Bench Memos

Boston Globe’s Fact-Free Attack

A house editorial in today’s Boston Globe bears the title “By skipping Obama speech, justices bring politics to court.” Its opening sentence asserts (emphasis added):

The decision by Supreme Court justices Antonin Scalia, Samuel Alito, and Clarence Thomas to skip President Obama’s State of the Union address has been widely interpreted as payback for Obama’s criticism of the court in last year’s speech.

Oh, really?

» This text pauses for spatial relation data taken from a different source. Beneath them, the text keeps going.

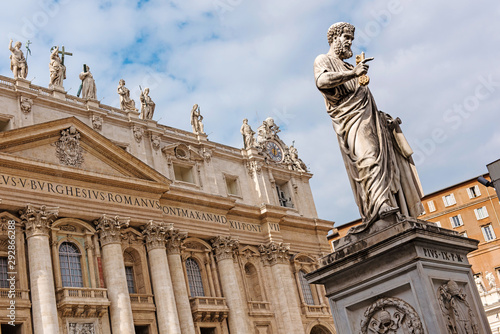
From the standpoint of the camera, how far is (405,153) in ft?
27.6

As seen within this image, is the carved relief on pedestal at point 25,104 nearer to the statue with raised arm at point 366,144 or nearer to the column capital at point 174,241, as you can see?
the column capital at point 174,241

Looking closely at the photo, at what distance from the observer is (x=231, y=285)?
32.8 m

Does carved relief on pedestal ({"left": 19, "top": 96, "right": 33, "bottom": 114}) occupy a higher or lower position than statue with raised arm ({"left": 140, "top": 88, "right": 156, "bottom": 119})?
lower

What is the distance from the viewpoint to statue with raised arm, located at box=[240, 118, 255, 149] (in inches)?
1572

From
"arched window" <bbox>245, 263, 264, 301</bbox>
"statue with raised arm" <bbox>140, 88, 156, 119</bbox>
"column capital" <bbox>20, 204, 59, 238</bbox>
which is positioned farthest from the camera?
"arched window" <bbox>245, 263, 264, 301</bbox>

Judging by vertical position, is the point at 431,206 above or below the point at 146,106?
below

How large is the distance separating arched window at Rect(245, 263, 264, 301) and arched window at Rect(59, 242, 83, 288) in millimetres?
11349

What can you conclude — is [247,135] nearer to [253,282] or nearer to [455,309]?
[253,282]

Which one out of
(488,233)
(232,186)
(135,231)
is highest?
(232,186)

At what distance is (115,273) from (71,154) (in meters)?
5.77

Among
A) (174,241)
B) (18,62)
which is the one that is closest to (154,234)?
(174,241)

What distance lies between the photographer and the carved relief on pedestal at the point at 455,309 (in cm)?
687

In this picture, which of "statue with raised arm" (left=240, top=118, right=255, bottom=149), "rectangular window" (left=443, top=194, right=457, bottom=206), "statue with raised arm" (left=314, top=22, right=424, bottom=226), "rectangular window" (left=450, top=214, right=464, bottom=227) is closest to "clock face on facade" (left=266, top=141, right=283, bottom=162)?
"statue with raised arm" (left=240, top=118, right=255, bottom=149)

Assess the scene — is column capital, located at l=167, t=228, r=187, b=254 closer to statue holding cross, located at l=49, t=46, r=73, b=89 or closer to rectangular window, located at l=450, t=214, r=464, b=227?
statue holding cross, located at l=49, t=46, r=73, b=89
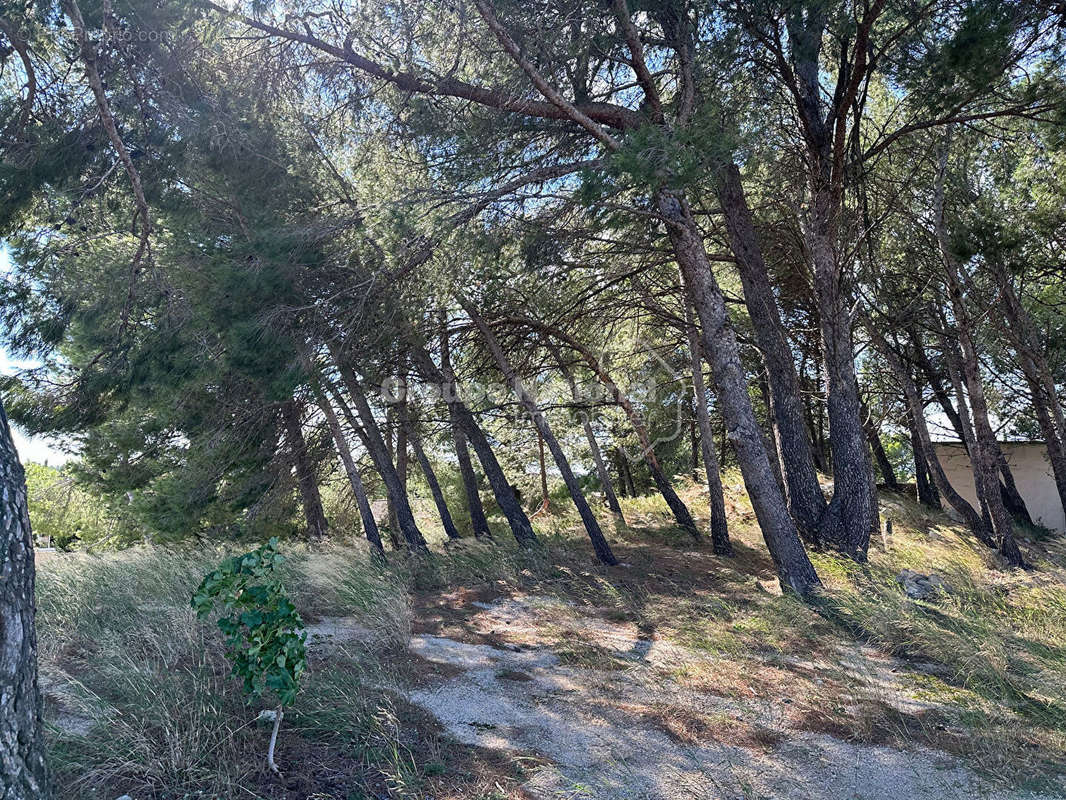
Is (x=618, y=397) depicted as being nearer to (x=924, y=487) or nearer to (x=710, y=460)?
(x=710, y=460)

Who has interpreted the justices’ non-attendance that way, and on what basis?

According to this account, “Justices Scalia and Thomas rarely attend State of the Union addresses,” and “Justice Alito is in Hawaii, giving a speech to the Hawaii Bar Association.”

If Scalia and Thomas “rarely attend” State of the Union events (and since they also weren’t present last year for President Obama’s criticism last year of the Court’s ruling in Citizen United), what possible reason is there to interpret their non-attendance as “payback”?

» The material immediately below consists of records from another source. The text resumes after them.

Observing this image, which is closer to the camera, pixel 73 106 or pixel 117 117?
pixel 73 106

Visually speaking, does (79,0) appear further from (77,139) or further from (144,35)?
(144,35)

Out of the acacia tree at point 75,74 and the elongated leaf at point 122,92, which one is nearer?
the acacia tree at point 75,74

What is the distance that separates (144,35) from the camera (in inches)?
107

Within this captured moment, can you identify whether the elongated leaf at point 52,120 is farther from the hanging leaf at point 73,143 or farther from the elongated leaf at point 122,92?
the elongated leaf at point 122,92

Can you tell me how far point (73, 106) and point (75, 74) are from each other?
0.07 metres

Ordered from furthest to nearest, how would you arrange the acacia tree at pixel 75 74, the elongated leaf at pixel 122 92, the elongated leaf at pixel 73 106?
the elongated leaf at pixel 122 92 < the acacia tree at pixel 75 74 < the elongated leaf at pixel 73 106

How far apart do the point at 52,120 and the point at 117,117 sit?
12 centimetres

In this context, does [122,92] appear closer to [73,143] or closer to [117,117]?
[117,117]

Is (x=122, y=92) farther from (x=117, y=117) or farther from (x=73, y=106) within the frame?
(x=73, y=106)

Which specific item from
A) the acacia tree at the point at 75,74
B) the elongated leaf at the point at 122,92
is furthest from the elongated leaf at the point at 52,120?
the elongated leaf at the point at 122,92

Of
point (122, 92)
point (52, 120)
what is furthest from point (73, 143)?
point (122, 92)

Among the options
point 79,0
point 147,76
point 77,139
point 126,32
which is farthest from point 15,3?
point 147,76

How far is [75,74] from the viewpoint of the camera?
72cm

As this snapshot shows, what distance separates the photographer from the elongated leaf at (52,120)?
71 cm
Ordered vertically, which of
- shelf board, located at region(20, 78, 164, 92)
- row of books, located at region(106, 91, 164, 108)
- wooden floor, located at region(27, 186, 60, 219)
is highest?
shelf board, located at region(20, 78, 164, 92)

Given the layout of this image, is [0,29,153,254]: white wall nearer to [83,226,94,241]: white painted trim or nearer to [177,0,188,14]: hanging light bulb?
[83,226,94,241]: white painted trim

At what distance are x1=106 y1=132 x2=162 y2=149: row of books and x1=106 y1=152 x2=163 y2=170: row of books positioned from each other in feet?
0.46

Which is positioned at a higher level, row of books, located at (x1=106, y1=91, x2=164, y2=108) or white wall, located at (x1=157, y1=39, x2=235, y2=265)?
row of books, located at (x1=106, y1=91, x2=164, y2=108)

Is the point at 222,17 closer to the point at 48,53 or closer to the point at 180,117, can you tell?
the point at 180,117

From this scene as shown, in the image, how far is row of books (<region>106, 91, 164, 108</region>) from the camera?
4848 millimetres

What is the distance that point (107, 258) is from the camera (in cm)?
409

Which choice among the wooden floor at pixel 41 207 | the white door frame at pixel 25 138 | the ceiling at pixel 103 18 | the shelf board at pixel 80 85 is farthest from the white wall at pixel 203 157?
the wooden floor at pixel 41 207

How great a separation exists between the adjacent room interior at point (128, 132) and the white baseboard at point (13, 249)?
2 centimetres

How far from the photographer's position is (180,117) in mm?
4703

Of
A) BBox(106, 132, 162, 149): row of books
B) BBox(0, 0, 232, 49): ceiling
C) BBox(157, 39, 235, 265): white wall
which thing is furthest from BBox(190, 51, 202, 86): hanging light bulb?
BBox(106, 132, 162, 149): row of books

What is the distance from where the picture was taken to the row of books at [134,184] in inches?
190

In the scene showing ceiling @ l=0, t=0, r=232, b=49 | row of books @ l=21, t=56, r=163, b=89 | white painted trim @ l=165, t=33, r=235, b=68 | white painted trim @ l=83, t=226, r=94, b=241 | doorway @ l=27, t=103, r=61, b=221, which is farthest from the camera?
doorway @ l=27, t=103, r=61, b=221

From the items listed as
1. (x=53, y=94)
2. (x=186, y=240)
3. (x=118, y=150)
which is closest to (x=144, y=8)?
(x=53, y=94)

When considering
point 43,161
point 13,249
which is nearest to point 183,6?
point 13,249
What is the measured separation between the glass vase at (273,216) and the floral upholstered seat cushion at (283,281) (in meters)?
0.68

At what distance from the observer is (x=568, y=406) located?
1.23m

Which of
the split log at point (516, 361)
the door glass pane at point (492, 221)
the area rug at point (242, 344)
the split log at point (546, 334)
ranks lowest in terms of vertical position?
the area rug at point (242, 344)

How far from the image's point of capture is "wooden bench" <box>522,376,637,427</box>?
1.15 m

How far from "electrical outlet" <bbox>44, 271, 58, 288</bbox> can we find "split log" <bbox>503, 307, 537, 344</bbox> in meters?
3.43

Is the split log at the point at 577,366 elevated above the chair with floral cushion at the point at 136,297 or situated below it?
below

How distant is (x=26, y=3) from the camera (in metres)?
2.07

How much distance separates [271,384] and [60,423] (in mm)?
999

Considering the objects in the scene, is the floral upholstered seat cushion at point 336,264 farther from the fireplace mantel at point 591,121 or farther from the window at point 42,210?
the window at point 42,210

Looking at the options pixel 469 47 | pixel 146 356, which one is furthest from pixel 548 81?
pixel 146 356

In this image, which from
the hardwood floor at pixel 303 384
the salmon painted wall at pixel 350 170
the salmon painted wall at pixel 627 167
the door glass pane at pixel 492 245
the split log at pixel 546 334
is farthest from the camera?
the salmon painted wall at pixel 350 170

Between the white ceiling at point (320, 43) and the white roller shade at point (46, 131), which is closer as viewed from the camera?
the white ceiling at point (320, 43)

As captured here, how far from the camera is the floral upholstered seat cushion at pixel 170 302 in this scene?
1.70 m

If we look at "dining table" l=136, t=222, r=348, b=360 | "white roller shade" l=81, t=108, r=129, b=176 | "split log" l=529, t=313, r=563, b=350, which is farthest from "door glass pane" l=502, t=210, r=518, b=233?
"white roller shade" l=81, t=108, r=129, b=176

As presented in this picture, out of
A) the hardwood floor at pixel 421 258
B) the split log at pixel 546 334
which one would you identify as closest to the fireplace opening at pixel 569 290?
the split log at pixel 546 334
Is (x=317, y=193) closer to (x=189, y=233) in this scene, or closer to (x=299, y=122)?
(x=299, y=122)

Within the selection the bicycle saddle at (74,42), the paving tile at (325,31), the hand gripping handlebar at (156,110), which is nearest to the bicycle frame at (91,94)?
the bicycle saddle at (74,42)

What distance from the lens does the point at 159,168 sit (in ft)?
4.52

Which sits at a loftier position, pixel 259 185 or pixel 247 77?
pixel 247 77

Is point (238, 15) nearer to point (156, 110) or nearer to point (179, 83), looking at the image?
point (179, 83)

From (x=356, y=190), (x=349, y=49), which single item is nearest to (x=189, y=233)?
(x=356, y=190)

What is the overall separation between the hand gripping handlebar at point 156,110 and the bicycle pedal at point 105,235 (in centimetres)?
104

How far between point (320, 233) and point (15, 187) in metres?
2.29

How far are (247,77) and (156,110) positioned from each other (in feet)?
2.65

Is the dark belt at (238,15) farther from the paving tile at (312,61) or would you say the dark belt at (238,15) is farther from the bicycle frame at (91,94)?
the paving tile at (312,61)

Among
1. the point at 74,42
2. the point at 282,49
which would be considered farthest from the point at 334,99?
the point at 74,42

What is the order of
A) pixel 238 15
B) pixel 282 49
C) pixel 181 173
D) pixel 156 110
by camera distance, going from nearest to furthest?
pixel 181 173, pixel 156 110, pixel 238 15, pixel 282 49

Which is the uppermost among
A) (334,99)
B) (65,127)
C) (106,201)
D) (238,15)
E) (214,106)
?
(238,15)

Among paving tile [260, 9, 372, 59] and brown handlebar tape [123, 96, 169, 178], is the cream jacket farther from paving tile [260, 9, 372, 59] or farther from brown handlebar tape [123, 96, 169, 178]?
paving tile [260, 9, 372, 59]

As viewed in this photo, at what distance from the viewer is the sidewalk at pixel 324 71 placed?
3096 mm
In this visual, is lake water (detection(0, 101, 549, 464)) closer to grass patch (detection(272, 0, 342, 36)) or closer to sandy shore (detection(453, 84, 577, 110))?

As for Justice Alito: It turns out, in fact, that Alito was in Hawaii (and, I gather, may still be in Hawaii) as part of the University of Hawaii law school’s Jurist-in-Residence Program. Given how late the date of the State of the Union address was announced, it would seem likely that he had committed himself in advance to the Hawaii gig. But even if he chose to go to Hawaii instead of attending the State of the Union address, who could possibly fault him for that decision?

More broadly, I largely agree with John Derbyshire that, no matter who is president, the State of the Union event is a dreadful affair. I certainly don’t think that a justice should choose to attend when the president shares his political leanings and not to attend when the president doesn’t. But I wouldn’t fault any justice who concludes that it’s generally best not to attend.

As for the editorial’s cheap slap at Scalia for speaking at an event organized by the House’s Tea Party Caucus, I’ll refer the reader to my most recent post on the matter (and to the linked posts therein). I will note that the Globe also faults Justice Ginsburg for permitting the NOW Legal Defense and Education Fund to name a lecture series after her (the “Justice Ruth Bader Ginsburg Distinguished Lecture Series on Women and the Law”) and for attending the series. (She actually gave opening remarks on at least one occasion.) But I don’t quite see how the extraordinary spectacle of a justice’s permitting a repeat litigant to name a lecture series in her honor is somehow similar (“parallel”) to a justice’s speaking on a legal topic at an event organized by a House of Representatives caucus and open to attendance by all members of Congress.